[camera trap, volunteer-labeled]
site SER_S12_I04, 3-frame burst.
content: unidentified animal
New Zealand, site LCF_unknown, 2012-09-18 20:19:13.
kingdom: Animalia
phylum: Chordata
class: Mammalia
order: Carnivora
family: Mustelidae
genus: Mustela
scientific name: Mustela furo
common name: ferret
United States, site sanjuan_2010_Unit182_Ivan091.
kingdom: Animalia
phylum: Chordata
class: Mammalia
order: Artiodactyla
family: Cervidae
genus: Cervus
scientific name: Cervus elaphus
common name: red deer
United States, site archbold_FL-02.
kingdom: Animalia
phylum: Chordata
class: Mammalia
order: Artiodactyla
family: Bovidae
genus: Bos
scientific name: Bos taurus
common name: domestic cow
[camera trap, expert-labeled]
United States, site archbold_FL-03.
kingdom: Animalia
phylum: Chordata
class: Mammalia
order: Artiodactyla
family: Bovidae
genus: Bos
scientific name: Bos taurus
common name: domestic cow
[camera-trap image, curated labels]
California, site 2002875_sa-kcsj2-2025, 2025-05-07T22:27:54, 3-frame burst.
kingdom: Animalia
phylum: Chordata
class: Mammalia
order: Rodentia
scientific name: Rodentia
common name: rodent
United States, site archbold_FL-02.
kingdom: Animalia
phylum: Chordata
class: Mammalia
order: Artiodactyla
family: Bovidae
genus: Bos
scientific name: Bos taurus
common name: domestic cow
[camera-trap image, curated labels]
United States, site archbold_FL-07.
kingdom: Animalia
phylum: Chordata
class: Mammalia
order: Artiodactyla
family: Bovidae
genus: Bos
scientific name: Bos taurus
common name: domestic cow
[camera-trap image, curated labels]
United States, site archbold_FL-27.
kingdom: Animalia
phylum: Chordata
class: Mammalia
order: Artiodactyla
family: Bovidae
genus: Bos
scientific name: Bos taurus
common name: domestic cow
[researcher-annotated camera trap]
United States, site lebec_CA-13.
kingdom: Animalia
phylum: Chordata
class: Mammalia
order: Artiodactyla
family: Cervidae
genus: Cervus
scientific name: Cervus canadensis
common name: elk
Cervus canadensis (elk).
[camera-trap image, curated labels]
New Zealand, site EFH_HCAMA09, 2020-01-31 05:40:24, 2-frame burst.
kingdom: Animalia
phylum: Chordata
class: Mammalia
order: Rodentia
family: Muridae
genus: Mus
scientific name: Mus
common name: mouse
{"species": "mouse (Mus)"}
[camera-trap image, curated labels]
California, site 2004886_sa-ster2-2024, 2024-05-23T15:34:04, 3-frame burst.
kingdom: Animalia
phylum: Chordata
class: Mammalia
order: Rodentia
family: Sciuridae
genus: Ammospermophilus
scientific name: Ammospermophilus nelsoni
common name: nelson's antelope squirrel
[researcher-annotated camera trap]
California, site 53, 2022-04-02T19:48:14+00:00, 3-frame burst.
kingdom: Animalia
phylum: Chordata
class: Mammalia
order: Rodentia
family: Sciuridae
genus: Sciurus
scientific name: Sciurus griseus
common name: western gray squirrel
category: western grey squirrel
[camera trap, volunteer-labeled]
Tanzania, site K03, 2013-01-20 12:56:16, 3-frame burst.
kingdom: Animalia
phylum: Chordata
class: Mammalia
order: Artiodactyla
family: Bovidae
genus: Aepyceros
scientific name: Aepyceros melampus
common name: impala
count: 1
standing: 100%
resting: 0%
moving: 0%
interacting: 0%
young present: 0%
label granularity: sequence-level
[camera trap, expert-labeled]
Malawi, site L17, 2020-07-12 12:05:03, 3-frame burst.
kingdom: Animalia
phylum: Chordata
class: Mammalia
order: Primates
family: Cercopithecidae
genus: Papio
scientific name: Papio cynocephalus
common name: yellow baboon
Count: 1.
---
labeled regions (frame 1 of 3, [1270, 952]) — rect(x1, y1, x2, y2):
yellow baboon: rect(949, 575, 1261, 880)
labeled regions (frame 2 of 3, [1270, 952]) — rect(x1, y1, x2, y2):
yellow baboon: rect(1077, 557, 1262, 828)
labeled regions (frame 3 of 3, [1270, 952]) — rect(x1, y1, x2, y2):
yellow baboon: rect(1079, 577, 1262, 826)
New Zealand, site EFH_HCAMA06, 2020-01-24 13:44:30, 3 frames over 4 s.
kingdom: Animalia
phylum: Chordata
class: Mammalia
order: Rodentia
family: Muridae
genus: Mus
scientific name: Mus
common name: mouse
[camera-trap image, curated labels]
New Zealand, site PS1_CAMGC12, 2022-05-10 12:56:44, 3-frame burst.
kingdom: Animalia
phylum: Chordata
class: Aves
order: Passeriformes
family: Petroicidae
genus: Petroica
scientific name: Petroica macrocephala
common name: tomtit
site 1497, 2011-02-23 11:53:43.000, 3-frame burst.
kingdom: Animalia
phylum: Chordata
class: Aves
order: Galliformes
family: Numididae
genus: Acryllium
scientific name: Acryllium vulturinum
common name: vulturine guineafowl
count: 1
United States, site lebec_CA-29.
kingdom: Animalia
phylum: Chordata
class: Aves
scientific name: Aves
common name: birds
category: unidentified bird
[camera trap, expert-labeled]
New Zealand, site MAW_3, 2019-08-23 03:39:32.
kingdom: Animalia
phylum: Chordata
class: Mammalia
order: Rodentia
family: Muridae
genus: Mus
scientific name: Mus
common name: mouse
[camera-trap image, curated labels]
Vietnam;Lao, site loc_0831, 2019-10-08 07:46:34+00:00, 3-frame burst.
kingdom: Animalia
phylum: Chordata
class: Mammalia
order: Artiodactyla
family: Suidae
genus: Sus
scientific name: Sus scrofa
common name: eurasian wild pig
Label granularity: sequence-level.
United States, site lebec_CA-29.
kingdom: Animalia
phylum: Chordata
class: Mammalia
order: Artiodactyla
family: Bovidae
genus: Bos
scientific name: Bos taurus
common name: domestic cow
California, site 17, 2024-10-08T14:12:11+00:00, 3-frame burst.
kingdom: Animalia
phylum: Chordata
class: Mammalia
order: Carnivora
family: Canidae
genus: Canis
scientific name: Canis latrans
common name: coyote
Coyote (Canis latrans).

----------------------------------------

## Work instructions
Search the material above for the string "sequence". Show every line that holds it.

## Finished exercise
label granularity: sequence-level
Label granularity: sequence-level.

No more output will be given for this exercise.